Isaac Clarke takes aim at a necromorph in 'Dead Space 2.'

Isaac Clarke takes aim at a necromorph in 'Dead Space 2.' (Electronic Arts)

Rarely has an advertising campaign so accurately depicted a video game.

Stateside TV commercials and the website for “Dead Space 2” — yourmom — revel in the fact that the M-rated game is so violent and gory that it’s guaranteed to earn a mother’s scorn. One of the moms in the video even predicts the game will make people insane. However, the ad also shows a game that incredibly intense and exciting — exactly what non-maternal humans crave in a game.

“Dead Space 2,” developed by Visceral for Electronic Arts, continues the bone-chilling science fiction saga of Isaac Clarke. In the original “Dead Space,” Isaac fought his way through countless necromorphs, dead bodies that had been reassembled into grotesque new creations and animated by a mysterious object known as the Marker. Isaac destroyed the Marker and barely escaped at the end of the game.

The second game picks up three years later, with Isaac confined in what appears to be a mental asylum on one of Saturn’s moons. Within two or three minutes, Isaac again encounters necromorphs and the action begins — and doesn’t let up until the final scene.

Along the way, Isaac experiences hallucinations, betrayal and lots of terror. It’s a mix that keeps the story fresh and unpredictable and makes the thrills more intense than those delivered simply by monsters popping out of nowhere.

Of course, a large percentage of the game’s chills come from the gore that earns frowns from moms. To start with, the necromorphs are repulsive compilations of body parts that kill humans in incredibly grisly ways. Killing these nasty creatures requires an equally gruesome technique: strategic dismemberment. It isn’t enough to shoot a necromorph. You need to sever its head and at least one appendage to ensure it doesn’t rise again to cause trouble. This can be accomplished by blasting, bashing or stomping bodies apart. It’s definitely not a game for those with weak stomachs.

Those who can get past these issues will find a game that offers an incredible amount of action — primarily shooting or pounding or stomping. But it also delivers a heavy dose of exploration and puzzle-solving. And blasting away with a pulse rifle won’t solve all your problems — even during a battle. You’ll need to freeze time with a burst of stasis energy or levitate or move an object with telekinesis.

The controls for all of these actions are smooth and well balanced — very important when things get crazy.

The graphics are incredible. The settings are usually dark and gritty but always well rendered. Characters and animations are realistic, which adds to the gruesomeness.

In addition to the story mode, “Dead Space 2” offers a multiplayer option that pits a team of human soldiers against a team of necromorphs. It’s much like the multiplayer mode of the zombie shooter “Left 4 Dead.” Soldiers with various weapons must face a collection of different necromorphs that slice, claw and spew. It’s a game that requires teamwork. Lone wolves don’t survive for long and rarely take out an enemy.

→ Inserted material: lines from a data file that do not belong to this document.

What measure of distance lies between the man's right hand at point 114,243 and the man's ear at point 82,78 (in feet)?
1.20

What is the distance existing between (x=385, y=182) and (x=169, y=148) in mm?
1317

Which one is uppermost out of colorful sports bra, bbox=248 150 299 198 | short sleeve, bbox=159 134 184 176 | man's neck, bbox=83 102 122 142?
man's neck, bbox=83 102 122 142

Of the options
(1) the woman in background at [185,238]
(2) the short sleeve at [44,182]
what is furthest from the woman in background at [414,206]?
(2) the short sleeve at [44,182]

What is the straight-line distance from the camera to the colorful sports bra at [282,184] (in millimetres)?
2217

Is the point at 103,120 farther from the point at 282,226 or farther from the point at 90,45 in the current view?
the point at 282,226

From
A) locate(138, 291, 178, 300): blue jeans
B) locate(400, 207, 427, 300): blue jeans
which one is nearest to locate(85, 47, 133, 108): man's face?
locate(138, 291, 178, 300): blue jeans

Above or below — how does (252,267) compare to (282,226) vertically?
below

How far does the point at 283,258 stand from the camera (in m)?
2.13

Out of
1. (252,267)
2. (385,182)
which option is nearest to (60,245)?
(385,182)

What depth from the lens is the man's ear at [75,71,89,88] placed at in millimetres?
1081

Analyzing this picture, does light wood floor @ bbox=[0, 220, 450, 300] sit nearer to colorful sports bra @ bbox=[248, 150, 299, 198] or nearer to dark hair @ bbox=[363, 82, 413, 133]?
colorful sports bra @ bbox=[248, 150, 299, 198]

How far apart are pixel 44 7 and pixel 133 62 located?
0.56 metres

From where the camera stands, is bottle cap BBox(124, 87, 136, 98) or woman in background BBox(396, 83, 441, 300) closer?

The PlayStation 3 edition also offers a version of “Dead Space Extraction,” a prequel to the original game. “Extraction” is a rail-based shooter that was originally released on the Wii and took advantage of that system’s motion-sensitive controller. The new PS3 version is compatible with the Move motion controller and offers much-enhanced graphics.

The game play, action, story and graphics of “Dead Space 2” are among the best available. However, I have to admit that I wish these qualities were available in a game that was a bit less extreme in its depiction of violence and gore.